Exercise directions:
Give back exactly the lines of the material below, starting with the line with "Full set of" and going on through the line with "Detail of mermaid".

Given data:

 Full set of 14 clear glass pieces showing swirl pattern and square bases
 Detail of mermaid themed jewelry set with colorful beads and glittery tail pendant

---

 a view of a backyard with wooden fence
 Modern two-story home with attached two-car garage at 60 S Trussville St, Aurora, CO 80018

Your response:
 Full set of 14 clear glass pieces showing swirl pattern and square bases
 Detail of mermaid themed jewelry set with colorful beads and glittery tail pendant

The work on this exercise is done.